Mais attention, la majorité de ces facteurs sont des créations de laboratoire incapables de survivre dans les conditions réelles de marché. «Ils sont le résultat de forage algorithmique [data mining], indique Christian Felx, directeur, stratégies systématiques, gestionnaire de portefeuille et spécialiste des facteurs chez Desjardins Gestion internationale d’actifs. On prend un facteur, on joue avec plusieurs définitions, on le teste sur diverses périodes, on en tire une multitude de dérivés. C’est certain que sur 25 tests, il va survenir un résultat probant.»

Christian Felx croit à la simplicité d’un facteur, c’est-à-dire qu’il doit «être transparent, s’appuyer sur une solide base économique et montrer une performance sur de longues périodes, à travers plusieurs cycles économiques».

C’est le cas de la quinzaine de facteurs qui ont la faveur des gestionnaires de portefeuille. Cependant, même les facteurs les mieux reconnus doivent être considérés avec un certain scepticisme, affirme l’étude de RA. Un scepticisme que partage en grande partie Richard Guay, professeur de finance à l’ESG UQAM et ancien président de la Caisse de dépôt et placement du Québec.

RA découvre plusieurs faiblesses aux facteurs, faiblesses dont les investisseurs négligent de tenir compte, y compris de nombreux investisseurs institutionnels qui devraient être plus avertis.

Fléchissement des rendements

En étudiant le parcours qu’ont suivi de 1963 à 2018 les 14 facteurs les plus populaires, RA a constaté que ce groupe a effectivement connu une performance supérieure à celle du marché. Le rendement pour les 6 facteurs les plus populaires est en moyenne de 3,61 % supérieur à celui du marché ; pour les 8 facteurs suivants, il est de 3,91 % supérieur. Le facteur momentum occupe la tête avec un rendement supérieur en moyenne de 5,48 %. Suivent le facteur émission nette d’actions à 5,28 % et celui du ratio trésorerie/prix à 4,82 %. Le facteur valeur, le plus populaire de tous, a obtenu un rendement plus élevé en moyenne de 4,15 %.

Cependant, les choses se gâtent au cours des 15 années les plus récentes, soit de juillet 2003 à juin 2018. Le rendement moyen n’est plus que de 1,2 % supérieur à celui du marché pour le premier groupe de facteurs les plus populaires, et de 1,17 % supérieur pour le second. Et la palme des meilleures performances change de mains. En moyenne, le rendement du facteur momentum n’est plus supérieur que de 0,77 %, tandis que celui du facteur rentabilité opérationnelle est de 4,97 % plus élevé. L’écart de rendement moyen de l’émission nette d’actions tombe à 0,65 % et celui du facteur valeur fléchit à 0,15 % ; de son côté, celui de l’illiquidité monte à 4,23 % et celui du facteur trésorerie/prix se maintient assez bien à 3,45 %.

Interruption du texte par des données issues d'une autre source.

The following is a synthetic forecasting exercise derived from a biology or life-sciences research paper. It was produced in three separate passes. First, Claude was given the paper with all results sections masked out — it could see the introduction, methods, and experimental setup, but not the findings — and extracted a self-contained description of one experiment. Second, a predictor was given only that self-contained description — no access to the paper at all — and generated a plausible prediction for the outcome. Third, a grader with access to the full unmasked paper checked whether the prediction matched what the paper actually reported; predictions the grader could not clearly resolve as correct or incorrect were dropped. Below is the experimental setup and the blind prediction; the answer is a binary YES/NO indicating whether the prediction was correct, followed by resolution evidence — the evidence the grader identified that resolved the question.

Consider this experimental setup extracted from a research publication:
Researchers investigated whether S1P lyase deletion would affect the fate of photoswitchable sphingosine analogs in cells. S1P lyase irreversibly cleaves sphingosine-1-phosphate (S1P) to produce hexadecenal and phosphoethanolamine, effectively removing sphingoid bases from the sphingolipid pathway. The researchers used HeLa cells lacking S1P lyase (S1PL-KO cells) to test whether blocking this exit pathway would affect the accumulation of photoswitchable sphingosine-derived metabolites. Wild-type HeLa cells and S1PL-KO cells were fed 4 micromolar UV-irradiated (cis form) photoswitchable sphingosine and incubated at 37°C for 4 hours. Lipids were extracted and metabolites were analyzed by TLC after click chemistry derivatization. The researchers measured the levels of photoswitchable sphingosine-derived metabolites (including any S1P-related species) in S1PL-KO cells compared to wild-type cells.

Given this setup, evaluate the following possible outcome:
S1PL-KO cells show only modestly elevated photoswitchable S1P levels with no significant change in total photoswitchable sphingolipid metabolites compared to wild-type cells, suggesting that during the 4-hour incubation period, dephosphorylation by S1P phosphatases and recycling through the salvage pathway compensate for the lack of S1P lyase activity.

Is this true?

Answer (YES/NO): NO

La dernière crise financière a été particulièrement décevante pour les amateurs de l’investissement factoriel. Peu avant la crise, la corrélation au marché des deux groupes de facteurs les plus populaires était à son plus bas depuis 1963. Mais avec la crise, le groupe des six facteurs les plus populaires est devenu presque parfaitement corrélé au marché, de sorte que ces six facteurs ont fait perdre à leurs investisseurs autant d’argent que les grands indices boursiers. Les autres facteurs ont conservé une certaine indépendance face au marché, bien que très ténue.

Depuis 2008, les 14 facteurs évoluent dans une corrélation très proche du marché, ce qui atténue les avantages de diversification qu’on prête à l’investissement factoriel.

Selon RA, de nombreux investisseurs ignorent que l’investissement factoriel est sensible aux événements extrêmes du marché. «Trop d’investisseurs croient que la création d’un portefeuille de facteurs va éliminer ces risques extrêmes. C’est une erreur dangereuse», écrivent les auteurs de l’étude.

Diversifier dans le temps

L’investisseur doit être attentif aux caractéristiques particulières de chaque facteur et comprendre comment chacun réagit à différents environnements de marché (inflation, volatilité, rendements de crédit, phases du cycle économique), explique Eric Kirzner, professeur émérite de finance à la Rotman School of Management de l’Université de Toronto.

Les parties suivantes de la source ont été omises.